915 femmes disparues au Pérou en trois mois et demi, de la mi-mars à la fin juin. C'est un chiffre colossal et tragique. Il est avancé à l'AFP par Eliana Revollar, militante féministe à la tête du bureau national des droits des femmes. Parmi ces anonymes dont l'on ne retrouve plus la trace, 70 % seraient encore mineures, poursuit l'agence de presse. Des "portées disparues" qui mettent en lumière les conséquences dramatiques du confinement.
Notamment la recrudescence des violences conjugales durant ces interminables semaines d'isolement, comme l'énonce le média international France 24. Et ce n'est pas tout : pour Eliana Revollar, la réponse des autorités à ces données inquiétantes est (très) loin d'être satisfaisante. Pire, l'on serait même face à une forme de déni systémique. "Il y a une résistance de la police à enquêter sur ces affaires", a déclaré à ce titre la responsable. Les arguments mis en évidence ? L'absence d'un registre national conséquent des personnes disparues, par exemple. Une faille qui ne fait qu'invisibiliser davantage les personnes opprimées.

= = = =

Consigne de l'exercice ▸ Rédigez la suite de l'article ci-dessus sur les femmes disparues au Pérou pendant le confinement, en partant de sa dernière phrase.

= = = =

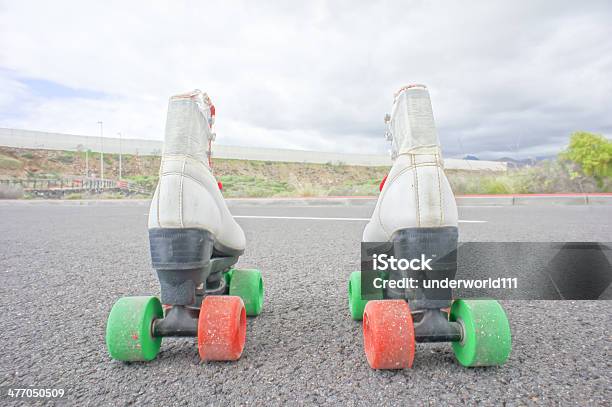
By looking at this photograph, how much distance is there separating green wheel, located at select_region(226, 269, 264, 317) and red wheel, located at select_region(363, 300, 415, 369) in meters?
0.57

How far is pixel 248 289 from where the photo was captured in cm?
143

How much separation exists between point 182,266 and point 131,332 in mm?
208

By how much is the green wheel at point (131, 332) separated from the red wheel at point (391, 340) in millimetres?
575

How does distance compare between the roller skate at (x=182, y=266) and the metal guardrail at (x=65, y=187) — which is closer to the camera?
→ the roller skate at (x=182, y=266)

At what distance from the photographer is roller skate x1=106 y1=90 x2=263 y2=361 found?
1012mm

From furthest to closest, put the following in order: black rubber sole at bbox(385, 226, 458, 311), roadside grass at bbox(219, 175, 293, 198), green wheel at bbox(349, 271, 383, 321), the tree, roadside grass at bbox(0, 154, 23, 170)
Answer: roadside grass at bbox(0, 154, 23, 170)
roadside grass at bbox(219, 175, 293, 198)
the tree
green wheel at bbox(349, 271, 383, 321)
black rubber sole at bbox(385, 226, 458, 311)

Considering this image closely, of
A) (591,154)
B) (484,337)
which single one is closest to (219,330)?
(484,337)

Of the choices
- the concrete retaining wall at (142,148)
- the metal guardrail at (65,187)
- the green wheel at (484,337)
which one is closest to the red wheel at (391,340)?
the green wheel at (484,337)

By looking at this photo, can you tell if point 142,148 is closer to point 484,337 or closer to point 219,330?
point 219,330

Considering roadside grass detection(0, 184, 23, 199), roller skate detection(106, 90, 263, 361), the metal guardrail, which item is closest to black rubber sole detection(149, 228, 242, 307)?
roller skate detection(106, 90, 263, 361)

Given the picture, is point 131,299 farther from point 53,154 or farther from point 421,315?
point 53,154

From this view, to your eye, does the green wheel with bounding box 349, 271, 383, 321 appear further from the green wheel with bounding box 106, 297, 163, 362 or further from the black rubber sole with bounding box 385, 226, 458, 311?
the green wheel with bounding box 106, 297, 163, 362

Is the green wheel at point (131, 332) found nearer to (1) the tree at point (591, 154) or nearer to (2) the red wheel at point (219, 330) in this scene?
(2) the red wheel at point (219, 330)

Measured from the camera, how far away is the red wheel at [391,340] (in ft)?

= = = =

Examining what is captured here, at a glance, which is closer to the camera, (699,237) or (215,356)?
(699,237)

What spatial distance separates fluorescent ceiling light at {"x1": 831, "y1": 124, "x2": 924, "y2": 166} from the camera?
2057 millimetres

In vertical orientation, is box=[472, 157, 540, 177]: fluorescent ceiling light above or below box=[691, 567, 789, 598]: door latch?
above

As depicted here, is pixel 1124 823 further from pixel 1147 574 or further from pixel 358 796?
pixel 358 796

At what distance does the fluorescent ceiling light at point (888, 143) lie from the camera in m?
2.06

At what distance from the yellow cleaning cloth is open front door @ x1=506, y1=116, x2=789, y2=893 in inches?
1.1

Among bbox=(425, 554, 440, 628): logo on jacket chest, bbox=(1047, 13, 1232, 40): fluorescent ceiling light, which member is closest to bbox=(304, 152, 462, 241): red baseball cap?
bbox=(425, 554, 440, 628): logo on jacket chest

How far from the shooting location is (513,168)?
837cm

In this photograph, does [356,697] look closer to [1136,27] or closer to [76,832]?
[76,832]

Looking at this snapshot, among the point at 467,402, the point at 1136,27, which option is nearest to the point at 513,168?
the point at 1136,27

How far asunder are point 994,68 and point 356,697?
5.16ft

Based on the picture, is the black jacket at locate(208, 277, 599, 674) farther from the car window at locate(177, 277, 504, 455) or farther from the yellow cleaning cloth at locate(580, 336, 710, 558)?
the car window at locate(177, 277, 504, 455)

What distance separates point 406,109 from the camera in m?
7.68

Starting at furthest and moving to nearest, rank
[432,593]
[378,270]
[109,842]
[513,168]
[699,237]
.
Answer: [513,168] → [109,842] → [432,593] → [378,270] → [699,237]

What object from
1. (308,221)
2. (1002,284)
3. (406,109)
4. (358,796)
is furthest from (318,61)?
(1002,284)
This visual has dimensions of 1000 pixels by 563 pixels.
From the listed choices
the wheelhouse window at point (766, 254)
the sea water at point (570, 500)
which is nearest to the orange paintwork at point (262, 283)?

= = = =

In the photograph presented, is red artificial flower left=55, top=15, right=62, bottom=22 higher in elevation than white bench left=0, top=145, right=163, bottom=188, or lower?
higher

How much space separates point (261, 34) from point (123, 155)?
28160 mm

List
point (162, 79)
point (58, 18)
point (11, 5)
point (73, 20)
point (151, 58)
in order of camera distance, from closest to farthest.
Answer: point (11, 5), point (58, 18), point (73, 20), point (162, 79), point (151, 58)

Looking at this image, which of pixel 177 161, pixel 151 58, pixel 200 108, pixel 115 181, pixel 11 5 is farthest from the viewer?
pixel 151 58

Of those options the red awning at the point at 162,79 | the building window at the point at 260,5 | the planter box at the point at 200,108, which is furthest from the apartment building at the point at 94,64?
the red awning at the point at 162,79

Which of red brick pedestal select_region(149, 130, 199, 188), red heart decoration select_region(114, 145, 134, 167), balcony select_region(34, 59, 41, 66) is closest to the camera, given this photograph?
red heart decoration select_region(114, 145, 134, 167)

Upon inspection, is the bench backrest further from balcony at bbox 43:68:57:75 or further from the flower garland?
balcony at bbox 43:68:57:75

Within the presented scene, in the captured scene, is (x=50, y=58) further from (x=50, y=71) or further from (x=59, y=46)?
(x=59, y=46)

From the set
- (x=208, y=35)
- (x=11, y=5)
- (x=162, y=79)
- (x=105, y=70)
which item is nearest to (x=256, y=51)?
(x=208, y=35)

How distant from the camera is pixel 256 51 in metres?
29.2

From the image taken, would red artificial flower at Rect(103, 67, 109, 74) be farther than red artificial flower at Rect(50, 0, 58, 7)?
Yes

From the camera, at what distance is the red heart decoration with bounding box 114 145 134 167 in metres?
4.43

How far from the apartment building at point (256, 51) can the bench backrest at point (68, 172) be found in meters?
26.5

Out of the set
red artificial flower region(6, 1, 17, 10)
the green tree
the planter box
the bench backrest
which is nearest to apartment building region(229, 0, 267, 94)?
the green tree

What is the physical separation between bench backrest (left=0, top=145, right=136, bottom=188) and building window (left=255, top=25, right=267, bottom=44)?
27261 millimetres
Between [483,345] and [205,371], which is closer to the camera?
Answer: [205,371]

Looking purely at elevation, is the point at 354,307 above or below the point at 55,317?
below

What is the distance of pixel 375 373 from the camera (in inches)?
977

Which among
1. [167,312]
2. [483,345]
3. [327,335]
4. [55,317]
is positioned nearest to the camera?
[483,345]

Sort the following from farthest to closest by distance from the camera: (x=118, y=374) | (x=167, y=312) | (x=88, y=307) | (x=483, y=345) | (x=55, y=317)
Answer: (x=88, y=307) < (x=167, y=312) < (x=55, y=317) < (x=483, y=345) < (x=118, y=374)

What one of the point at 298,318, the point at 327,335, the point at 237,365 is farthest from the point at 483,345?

= = = =

Réponse rédigée ▸
Car comme l'indique L'express, le phénomène des disparitions ne date pas d'hier. Avant le mois de mars et la mise en branle des mesures contre la pandémie, on dénombrait déjà pas moins de cinq disparitions par jour en moyenne au sein de la société péruvienne. Aujourd'hui, ce taux serait carrément monté à huit. Comme si le confinement n'avait fait qu'exacerber une réalité déjà alarmante pour les femmes, leurs droits et leur sécurité.
Cela fait d'ailleurs des années qu'elle l'est - alarmante. En 2019 déjà, l'on dénombrait pas moins de 100 féminicides déplorés en sept mois, dixit RFI. Un chiffre alors record : pour une période similaire, c'est 22 % de plus qu'en 2018. De plus, rappelle L'express, certaines situations déclarées comme des "disparitions" se sont finalement avérées être des cas de féminicides. S'ils intimident, ces chiffres seraient donc encore loin de la réalité.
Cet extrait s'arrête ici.